Other areas of community collaboration included helping CERT triage a vulnerability that affected projects across the GitHub platform. As well as participating in a legislative forum on the coordinated disclosure process for the Lithuanian government.
We continue to work closely with outside researchers and organizations to join forces where we can and hope to expand these collaboration efforts in 2021. If you would like to amplify your research through the Security Lab, or otherwise contribute to the open source security mission we would love to hear from you!
Securing the software we use and love
The Security Lab is heavily invested in open source security as a whole and spends large amounts of time hunting for vulnerabilities in the software we depend on ourselves. A great example of this has been the team’s efforts to help secure the Ubuntu ecosystem.
This research resulted in fixing multiple Local Privilege Escalation (LPE) vulnerabilities in Ubuntu’s crash reporting system and most recently an LPE unique to Ubuntu’s implementation of GDM3.
Securing the GitHub platform
The GitHub Security Lab is only one of many security teams at GitHub. While the Security Lab receives public attention due to its outward focus, we want to recognize our colleagues in the GitHub Security Incident Response Team (SIRT) and Application Security team who work tirelessly to secure the GitHub platform itself.

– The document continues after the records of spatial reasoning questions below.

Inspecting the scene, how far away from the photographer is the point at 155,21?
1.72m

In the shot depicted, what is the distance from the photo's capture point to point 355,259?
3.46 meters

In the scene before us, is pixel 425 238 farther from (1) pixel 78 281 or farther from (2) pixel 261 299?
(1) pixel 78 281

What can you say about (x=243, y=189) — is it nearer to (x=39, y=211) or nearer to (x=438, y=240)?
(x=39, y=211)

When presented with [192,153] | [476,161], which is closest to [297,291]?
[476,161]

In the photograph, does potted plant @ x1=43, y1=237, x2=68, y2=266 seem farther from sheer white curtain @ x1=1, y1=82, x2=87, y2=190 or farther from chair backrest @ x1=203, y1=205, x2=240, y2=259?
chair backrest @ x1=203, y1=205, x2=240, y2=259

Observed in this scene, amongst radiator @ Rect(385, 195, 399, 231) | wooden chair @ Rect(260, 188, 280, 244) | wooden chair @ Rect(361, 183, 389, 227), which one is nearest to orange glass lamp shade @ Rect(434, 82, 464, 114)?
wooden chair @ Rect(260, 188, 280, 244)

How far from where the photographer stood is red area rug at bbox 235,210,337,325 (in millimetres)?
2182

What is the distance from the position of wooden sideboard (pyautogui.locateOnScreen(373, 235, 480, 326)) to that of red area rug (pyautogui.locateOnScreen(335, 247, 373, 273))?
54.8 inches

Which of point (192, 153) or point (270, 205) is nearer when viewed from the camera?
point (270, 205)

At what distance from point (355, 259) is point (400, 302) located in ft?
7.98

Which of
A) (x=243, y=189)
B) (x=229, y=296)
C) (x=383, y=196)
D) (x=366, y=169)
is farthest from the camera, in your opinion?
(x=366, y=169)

On occasion we get the chance to help out on their GitHub platform security mission as well, as was the case with the response to the Octopus Scanner malware. The Security Lab collaborated with GitHub SIRT after they received an incident report from community member and security researcher @dfir_it
about a set of potentially infected repositories. We were able to provide our SIRT and the open source community with a thorough analysis of what appeared to be an organized supply chain attack against developers using the Netbeans IDE.
In addition to sharing our research resources with other GitHub teams, the Security Lab also spent a good amount of time this year reporting CI/CD vulnerabilities to maintainers. We regularly audit project-specific GitHub workflows for vulnerabilities that may leave repositories exposed to abuse and report them directly to maintainers. We will continue this effort in 2021 and scale this work where possible through e.g. CodeQL queries for GitHub workflow vulnerabilities.
Next steps
Our inaugural year has been a great learning experience in terms of how the open source community can benefit from a team like ours. We will expand our variant analysis work, grow our community contributions and collaborations, and most importantly continue to build bridges between the developer and security research community.
A lot of security is social and through our many interactions with maintainers we recognized that there is room to grow the socio-technical understanding of security research. To that end we started a new research effort within the Lab focused specifically on this area to complement our existing security research. This work is aimed at making the interaction between security researchers and project maintainers as positive and productive as possible and we are very excited to share the results of this effort in 2021 with the wider community.
Another area we look forward to focusing on more in 2021 is providing actionable content for developers in terms of defensive programming guidelines as well as security research content that is aimed specifically at a developer and maintainer audience.
As we slowly start to sunset the challenges of 2020 and the silver linings of a new year appear, the Security Lab is excited to take on 2021 with a renewed focus and drive.